> Goal of the exercise:
Carry on the article about vortices, picking up right after its final sentence.

** Start Reading text **

Vortex
What Is a Vortex?
A vortex is a spinning flow of fluid – specifically, a spiral flow with closed streamlines. All vortices share certain properties. The air (or any fluid) pressure in a vortex is lowest at the centre and rises progressively with distance outward, in accordance with Bernoulli’s Principle.
Two or more vortices that are approximately parallel and circulating in the same direction will merge to form a single vortex. The circulation of the merged vortex equals the sum of the circulations of its constituent vortices. For example, a sheet of small vortices flowing from the trailing edge of an aircraft wing when generating lift will all merge into a single vortex.
Vortices contain considerable energy in their circular motion. In an ideal fluid, this energy can never be dissipated and the vortex would persist indefinitely. However, real fluids exhibit viscosity, which dissipates energy very slowly from the vortex core.
Wingtip Vortices
Wingtip vortices are circular patterns of rotating air left behind a wing as it generates lift. One wingtip vortex trails from the tip of each wing. Wingtip vortices are associated with induced drag, an unavoidable side effect of three-dimensional lift or downforce generation. They form because of the pressure difference between the upper and lower surfaces of a wing operating at a positive or negative lift angle. Since pressure is a continuous function, the pressures must equalise at the wing tips. Air tends to move from the higher-pressure surface around the wing tip to the lower-pressure surface. When the air leaves the trailing edge, the streams from above and below are inclined relative to each other, resulting in helical paths – vortices.

** End Reading text **
** Start Supplied material **

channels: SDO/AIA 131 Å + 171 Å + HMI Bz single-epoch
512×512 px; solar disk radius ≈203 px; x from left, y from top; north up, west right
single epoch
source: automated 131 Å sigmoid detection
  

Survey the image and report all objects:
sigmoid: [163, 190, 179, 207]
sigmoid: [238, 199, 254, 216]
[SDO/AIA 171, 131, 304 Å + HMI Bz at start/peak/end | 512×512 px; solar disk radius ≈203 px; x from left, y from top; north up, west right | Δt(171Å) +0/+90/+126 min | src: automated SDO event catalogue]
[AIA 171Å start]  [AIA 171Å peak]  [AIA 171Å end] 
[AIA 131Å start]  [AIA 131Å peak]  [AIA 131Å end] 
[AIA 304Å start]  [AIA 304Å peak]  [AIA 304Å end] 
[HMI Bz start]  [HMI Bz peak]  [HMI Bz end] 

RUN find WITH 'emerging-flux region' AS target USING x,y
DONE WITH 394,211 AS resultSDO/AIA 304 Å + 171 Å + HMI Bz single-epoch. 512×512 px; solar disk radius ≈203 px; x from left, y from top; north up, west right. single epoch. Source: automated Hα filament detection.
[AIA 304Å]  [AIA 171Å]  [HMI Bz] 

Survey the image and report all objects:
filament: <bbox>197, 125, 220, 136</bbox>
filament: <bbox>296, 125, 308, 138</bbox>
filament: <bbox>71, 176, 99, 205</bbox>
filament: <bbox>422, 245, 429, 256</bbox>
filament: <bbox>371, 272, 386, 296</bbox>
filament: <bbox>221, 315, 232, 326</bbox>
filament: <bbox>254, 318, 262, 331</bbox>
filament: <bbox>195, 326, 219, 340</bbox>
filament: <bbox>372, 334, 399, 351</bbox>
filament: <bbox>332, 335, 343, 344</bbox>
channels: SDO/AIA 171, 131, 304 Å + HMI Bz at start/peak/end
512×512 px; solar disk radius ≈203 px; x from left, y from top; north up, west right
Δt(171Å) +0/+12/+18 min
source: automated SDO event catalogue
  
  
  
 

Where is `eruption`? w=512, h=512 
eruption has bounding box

** End Supplied material **

> The reply:
Vortices in Formula 1 Aerodynamics
Aerodynamically speaking, a Formula 1 car is an interconnected system of vortices and vortex layers. The vorticity is created by viscous shear in thin boundary layers adjacent to the car’s solid surfaces. The downforce generated by a wing is often attributed to the presence of circulation in the airflow around the wing, but the circulation itself is nothing more than the net vorticity in the boundary layers above and below the wing.
When a vortex layer separates from a solid surface, it becomes a free vortex layer, and a separated vortex layer can roll up into a volume of concentrated vorticity – a vortex. A vortex has a low-pressure core, in approximate balance with the centrifugal force of the fluid elements spiralling around it on helical trajectories. Oriented in the streamwise direction, such vortices can be particularly useful, both for the direct generation of downforce and to act as air curtains, sealing off other low-pressure areas such as the underbody.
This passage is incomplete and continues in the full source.